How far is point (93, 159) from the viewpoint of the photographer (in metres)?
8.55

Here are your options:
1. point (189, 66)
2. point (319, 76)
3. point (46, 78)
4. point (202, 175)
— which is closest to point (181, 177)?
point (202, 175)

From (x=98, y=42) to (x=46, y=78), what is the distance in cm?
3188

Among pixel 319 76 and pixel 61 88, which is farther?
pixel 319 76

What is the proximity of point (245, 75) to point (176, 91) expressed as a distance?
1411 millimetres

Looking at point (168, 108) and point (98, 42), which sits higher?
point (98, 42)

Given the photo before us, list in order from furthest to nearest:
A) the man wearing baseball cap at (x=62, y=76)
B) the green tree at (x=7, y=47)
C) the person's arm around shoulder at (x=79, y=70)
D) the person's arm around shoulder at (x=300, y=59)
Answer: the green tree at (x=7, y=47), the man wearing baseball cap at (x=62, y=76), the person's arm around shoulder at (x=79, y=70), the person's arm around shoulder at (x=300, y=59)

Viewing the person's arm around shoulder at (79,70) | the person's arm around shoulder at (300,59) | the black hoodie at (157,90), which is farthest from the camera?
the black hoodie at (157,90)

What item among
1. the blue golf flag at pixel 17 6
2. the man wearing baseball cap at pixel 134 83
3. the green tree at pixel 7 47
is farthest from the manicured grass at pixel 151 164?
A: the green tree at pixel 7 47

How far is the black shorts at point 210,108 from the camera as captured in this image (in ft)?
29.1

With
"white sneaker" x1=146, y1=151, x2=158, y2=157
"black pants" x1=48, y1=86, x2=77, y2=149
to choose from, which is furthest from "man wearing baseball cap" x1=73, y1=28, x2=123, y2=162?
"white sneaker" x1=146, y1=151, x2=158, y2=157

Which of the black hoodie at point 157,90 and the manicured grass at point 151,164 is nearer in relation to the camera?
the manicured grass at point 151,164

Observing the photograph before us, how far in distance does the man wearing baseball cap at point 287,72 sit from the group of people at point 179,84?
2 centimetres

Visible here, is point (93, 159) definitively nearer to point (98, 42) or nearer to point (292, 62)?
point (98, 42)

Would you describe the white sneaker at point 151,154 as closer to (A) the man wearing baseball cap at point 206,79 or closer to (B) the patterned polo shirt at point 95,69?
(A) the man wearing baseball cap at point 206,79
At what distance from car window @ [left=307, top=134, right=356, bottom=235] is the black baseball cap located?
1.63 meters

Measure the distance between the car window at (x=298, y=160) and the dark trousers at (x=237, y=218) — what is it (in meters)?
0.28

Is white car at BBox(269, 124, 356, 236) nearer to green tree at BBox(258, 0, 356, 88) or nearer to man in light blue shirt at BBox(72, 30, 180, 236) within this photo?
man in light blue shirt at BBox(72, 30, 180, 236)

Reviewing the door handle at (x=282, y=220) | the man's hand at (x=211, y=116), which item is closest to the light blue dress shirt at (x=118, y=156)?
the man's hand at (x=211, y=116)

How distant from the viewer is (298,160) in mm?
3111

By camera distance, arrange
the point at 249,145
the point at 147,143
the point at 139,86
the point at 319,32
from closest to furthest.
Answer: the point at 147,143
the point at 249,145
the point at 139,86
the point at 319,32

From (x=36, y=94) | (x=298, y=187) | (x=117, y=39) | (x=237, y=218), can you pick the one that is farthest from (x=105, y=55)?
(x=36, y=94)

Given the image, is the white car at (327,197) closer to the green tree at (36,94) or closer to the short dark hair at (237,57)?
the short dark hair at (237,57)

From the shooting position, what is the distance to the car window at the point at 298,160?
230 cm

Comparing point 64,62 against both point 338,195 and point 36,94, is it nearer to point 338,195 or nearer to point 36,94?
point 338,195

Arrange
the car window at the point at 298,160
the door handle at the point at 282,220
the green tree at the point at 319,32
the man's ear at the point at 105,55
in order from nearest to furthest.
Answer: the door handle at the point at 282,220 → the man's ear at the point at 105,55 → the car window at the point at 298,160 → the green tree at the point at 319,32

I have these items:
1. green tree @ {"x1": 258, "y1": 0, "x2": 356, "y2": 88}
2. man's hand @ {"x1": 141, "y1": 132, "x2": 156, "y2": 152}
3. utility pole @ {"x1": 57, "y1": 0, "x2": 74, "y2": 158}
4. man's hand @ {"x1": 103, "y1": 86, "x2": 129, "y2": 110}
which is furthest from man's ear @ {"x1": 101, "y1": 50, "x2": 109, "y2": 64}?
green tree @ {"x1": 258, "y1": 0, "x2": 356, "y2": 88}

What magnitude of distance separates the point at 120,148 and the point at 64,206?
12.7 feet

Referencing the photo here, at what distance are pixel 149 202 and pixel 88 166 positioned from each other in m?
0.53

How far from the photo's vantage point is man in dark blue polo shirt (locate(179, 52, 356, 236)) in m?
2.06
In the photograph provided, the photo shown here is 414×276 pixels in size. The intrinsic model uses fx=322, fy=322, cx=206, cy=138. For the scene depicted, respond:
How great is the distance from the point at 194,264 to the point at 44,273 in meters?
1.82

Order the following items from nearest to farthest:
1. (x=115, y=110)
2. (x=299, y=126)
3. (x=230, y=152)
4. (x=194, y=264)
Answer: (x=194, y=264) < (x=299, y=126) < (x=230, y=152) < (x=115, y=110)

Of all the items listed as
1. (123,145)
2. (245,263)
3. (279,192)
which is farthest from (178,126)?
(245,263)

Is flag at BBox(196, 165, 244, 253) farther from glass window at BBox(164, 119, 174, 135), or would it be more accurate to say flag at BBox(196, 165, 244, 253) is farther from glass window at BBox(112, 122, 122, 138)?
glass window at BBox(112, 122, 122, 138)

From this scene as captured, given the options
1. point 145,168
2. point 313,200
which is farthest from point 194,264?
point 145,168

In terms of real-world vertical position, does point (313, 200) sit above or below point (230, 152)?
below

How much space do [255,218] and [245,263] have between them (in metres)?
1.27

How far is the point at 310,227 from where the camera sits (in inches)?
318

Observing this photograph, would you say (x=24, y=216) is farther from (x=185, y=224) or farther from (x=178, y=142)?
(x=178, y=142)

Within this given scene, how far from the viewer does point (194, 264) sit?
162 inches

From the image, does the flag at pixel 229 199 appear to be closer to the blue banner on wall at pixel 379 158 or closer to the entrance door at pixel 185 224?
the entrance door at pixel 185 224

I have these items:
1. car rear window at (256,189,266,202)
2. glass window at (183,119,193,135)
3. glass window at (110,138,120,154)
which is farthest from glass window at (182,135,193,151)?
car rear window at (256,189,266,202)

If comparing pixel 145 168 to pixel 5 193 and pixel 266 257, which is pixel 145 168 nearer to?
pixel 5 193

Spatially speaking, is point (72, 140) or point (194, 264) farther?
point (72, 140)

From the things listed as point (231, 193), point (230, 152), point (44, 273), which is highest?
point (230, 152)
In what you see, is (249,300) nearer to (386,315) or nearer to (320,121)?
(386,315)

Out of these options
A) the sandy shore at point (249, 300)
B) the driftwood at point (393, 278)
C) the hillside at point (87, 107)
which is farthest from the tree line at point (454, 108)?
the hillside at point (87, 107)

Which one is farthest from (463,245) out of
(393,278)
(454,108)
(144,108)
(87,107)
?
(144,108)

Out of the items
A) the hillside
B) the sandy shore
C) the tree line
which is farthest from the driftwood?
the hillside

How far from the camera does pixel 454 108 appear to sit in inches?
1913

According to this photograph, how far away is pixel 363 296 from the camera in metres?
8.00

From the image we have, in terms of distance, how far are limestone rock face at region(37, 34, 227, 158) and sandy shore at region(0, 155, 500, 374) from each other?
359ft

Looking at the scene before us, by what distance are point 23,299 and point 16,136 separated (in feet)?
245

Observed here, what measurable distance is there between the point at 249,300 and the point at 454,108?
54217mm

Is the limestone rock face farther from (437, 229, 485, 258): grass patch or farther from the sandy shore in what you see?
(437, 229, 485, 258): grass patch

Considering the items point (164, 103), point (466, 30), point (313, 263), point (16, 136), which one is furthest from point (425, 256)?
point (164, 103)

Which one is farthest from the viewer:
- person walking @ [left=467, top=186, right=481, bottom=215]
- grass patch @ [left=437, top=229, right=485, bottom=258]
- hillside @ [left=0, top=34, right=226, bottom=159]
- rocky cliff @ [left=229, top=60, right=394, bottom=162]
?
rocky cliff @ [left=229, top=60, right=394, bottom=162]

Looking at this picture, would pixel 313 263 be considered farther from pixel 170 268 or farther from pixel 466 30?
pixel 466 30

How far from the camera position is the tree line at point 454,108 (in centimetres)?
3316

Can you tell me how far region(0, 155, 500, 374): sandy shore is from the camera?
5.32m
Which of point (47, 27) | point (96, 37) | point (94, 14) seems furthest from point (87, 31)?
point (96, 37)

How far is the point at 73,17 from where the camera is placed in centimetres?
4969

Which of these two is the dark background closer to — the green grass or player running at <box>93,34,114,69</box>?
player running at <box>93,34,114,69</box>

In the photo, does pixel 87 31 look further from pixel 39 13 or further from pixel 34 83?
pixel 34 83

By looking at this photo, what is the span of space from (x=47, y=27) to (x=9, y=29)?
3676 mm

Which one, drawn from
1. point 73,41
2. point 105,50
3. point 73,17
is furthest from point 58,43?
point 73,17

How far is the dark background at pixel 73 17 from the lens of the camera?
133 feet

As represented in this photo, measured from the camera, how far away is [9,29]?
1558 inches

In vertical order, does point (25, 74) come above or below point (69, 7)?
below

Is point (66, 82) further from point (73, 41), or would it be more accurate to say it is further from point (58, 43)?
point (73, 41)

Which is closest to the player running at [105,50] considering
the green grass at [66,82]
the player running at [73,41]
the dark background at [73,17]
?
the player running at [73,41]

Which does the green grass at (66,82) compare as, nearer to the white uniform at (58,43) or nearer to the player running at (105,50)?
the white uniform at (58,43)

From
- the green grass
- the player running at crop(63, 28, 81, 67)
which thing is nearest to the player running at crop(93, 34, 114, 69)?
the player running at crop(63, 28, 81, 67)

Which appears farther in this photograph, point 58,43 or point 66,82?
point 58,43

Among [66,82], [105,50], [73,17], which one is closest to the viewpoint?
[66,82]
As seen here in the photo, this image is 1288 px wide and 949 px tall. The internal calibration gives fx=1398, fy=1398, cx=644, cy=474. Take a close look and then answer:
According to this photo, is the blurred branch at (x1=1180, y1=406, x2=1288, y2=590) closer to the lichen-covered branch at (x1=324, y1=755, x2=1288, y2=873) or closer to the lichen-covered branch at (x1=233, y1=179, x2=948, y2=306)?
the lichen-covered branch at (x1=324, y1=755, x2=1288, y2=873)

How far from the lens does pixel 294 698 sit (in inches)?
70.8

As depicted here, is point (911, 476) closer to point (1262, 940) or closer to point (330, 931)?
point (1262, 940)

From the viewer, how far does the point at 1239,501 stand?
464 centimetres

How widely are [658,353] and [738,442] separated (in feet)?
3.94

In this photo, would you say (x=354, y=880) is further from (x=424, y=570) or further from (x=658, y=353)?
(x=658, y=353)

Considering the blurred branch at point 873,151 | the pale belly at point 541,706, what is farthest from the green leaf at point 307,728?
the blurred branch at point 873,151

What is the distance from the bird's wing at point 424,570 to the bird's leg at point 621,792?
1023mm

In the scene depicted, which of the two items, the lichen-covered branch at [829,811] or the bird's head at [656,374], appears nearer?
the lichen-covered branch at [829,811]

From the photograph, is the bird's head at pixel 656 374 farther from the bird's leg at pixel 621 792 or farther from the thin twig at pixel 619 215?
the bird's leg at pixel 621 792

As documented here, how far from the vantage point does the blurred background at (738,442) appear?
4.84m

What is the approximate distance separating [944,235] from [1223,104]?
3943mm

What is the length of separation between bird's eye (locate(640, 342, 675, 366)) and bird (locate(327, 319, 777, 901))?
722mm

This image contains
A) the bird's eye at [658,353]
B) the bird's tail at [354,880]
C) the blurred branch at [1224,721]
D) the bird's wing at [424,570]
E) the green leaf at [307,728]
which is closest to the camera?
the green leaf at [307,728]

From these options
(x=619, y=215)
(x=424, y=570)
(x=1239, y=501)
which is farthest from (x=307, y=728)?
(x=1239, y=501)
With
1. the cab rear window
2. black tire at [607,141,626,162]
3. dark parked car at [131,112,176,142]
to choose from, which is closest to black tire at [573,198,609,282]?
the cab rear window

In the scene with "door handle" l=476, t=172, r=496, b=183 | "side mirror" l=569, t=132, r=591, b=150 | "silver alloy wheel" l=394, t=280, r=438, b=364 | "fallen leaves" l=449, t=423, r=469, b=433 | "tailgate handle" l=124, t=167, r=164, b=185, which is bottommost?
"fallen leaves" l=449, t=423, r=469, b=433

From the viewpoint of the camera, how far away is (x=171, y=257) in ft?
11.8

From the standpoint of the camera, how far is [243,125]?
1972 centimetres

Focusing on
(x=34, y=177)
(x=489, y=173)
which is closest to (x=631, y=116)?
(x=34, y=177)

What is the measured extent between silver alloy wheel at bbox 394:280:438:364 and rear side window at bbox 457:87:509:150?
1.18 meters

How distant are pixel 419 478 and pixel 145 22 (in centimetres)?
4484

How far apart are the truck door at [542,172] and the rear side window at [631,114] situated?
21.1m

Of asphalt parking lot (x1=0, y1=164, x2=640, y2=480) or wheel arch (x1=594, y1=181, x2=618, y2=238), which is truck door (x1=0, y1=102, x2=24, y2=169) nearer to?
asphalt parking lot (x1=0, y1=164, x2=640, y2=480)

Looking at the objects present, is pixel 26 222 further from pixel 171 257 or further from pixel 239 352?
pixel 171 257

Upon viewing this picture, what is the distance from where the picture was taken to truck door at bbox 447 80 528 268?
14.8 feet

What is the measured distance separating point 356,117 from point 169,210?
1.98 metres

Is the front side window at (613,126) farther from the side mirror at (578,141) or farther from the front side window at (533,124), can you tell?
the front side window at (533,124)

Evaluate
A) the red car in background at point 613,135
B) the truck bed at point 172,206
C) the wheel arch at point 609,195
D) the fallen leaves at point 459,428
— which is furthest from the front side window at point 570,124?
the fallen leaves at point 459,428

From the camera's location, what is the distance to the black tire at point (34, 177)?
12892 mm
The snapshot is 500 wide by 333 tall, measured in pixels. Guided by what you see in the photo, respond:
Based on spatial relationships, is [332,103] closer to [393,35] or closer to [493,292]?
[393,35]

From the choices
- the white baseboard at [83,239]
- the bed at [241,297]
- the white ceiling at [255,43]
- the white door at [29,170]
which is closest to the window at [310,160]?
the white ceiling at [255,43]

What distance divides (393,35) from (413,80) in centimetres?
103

OBJECTIVE: Recast the lines, from the one containing "From the viewpoint of the camera, how" through the final line, as a Markdown table with the columns Row and Line. Leave out blank lines.

RESULT BELOW:
| Row | Line |
|---|---|
| 1 | From the viewpoint of the camera, how far away is (x=171, y=257) in ft? |
| 2 | 11.8 |
| 3 | From the standpoint of the camera, how far is [243,125]? |
| 4 | 1972 centimetres |
| 5 | Focusing on |
| 6 | (x=34, y=177) |
| 7 | (x=489, y=173) |
| 8 | which is closest to (x=631, y=116)? |
| 9 | (x=34, y=177) |
| 10 | What is the measured extent between silver alloy wheel at bbox 394:280:438:364 and rear side window at bbox 457:87:509:150? |
| 11 | 1.18 meters |
| 12 | How distant are pixel 419 478 and pixel 145 22 (in centimetres)? |
| 13 | 4484 |
| 14 | How far apart are the truck door at [542,172] and the rear side window at [631,114] situated? |
| 15 | 21.1m |
| 16 | Of asphalt parking lot (x1=0, y1=164, x2=640, y2=480) or wheel arch (x1=594, y1=181, x2=618, y2=238), which is truck door (x1=0, y1=102, x2=24, y2=169) nearer to? |
| 17 | asphalt parking lot (x1=0, y1=164, x2=640, y2=480) |
| 18 | Looking at the objects present, is pixel 26 222 further from pixel 171 257 or further from pixel 239 352? |
| 19 | pixel 171 257 |
| 20 | Upon viewing this picture, what is the distance from where the picture was taken to truck door at bbox 447 80 528 268? |
| 21 | 14.8 feet |
| 22 | What is the measured distance separating point 356,117 from point 169,210? |
| 23 | 1.98 metres |
| 24 | Is the front side window at (613,126) farther from the side mirror at (578,141) or farther from the front side window at (533,124), can you tell? |
| 25 | the front side window at (533,124) |
| 26 | Evaluate |
| 27 | A) the red car in background at point 613,135 |
| 28 | B) the truck bed at point 172,206 |
| 29 | C) the wheel arch at point 609,195 |
| 30 | D) the fallen leaves at point 459,428 |
| 31 | — which is furthest from the front side window at point 570,124? |
| 32 | the fallen leaves at point 459,428 |
| 33 | From the camera's location, what is the distance to the black tire at point (34, 177)? |
| 34 | 12892 mm |
| 35 | The snapshot is 500 wide by 333 tall, measured in pixels. Guided by what you see in the photo, respond: |
| 36 | Based on spatial relationships, is [332,103] closer to [393,35] or closer to [493,292]? |
| 37 | [393,35] |
| 38 | From the choices |
| 39 | - the white baseboard at [83,239] |
| 40 | - the bed at [241,297] |
| 41 | - the white ceiling at [255,43] |
| 42 | - the white door at [29,170] |
| 43 | which is closest to the window at [310,160]? |
| 44 | the white ceiling at [255,43] |
| 45 | What distance divides (393,35) from (413,80) in centimetres? |
| 46 | 103 |